Deep learning practice 26-(Pytorch) build TextCNN to realize the task of multi-label text classification

Hello everyone, I am Weixue AI. Today I will introduce you to deep learning practice 26-(Pytorch) to build TextCNN to achieve multi-label text classification. TextCNN is a deep learning model for text classification. It is based on convolutional neural networks. Network (Convolutional Neural Networks, CNN) implementation. The main idea of ​​TextCNN is to use convolution operation to extract useful features from text, and use these features to predict the category of text.

TextCNN regards text as a one-dimensional time series data, and embeds each word into a vector space to form a sequence of word vectors. Then, TextCNN extracts key features by stacking some convolutional and pooling layers and converts them into a fixed-size vector. Finally, this vector will be fed to a fully connected layer for classification. The advantage of TextCNN is that it can capture local and global features in text very effectively, thus improving classification accuracy. In addition, the training speed of TextCNN is relatively fast and has good scalability.

TextCNN does multi-label classification

1. Library package import

import os
import re
import numpy as np
import pandas as pd
import torch
import torch.nn as nn
import torch.optim as optim
from torch.utils.data import Dataset, DataLoader
from sklearn.model_selection import train_test_split
from sklearn.metrics import f1_score, precision_score, recall_score
from collections import Counter

 2. Define parameters

max_length = 20
batch_size = 32
embedding_dim = 100
num_filters = 100
filter_sizes = [2, 3, 4]
num_classes = 4
learning_rate = 0.001
num_epochs = 2000
device = torch.device("cuda" if torch.cuda.is_available() else "cpu")

3. Dataset processing function


def load_data(file_path):
    df = pd.read_csv(file_path,encoding='gbk')
    texts = df['text'].tolist()
    labels = df['label'].apply(lambda x: x.split("-")).tolist()
    return texts, labels

def preprocess_text(text):
    text = re.sub(r'[^\w\s]', '', text)
    return text.strip().lower().split()

def build_vocab(texts, max_size=10000):
    word_counts = Counter()
    for text in texts:
        word_counts.update(preprocess_text(text))
    vocab = {"<PAD>": 0, "<UNK>": 1}
    for i, (word, count) in enumerate(word_counts.most_common(max_size - 2)):
        vocab[word] = i + 2
    return vocab

def encode_text(text, vocab):
    tokens = preprocess_text(text)
    return [vocab.get(token, vocab["<UNK>"]) for token in tokens]

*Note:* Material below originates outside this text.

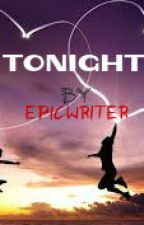Tonight by Epicwriter15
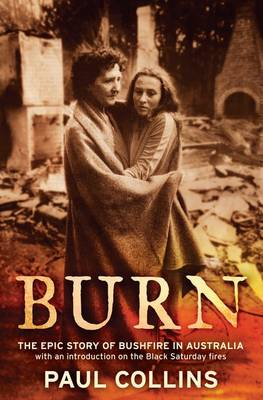 Burn: The Epic Story of Bushfire in Australia with an Introduction on the Black Saturday Fires (Paperback)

def pad_text(encoded_text, max_length):
    return encoded_text[:max_length] + [0] * max(0, max_length - len(encoded_text))

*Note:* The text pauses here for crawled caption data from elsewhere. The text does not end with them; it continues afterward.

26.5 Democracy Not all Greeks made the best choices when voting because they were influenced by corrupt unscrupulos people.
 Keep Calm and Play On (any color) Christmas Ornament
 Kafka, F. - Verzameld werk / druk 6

def encode_label(labels, label_set):
    encoded_labels = []
    for label in labels:
        encoded_label = [0] * len(label_set)
        for l in label:
            if l in label_set:
                encoded_label[label_set.index(l)] = 1
        encoded_labels.append(encoded_label)
    return encoded_labels

class TextDataset(Dataset):
    def __init__(self, texts, labels):
        self.texts = texts
        self.labels = labels

    def __len__(self):
        return len(self.texts)

    def __getitem__(self, index):
        return torch.tensor(self.texts[index], dtype=torch.long), torch.tensor(self.labels[index], dtype=torch.float32)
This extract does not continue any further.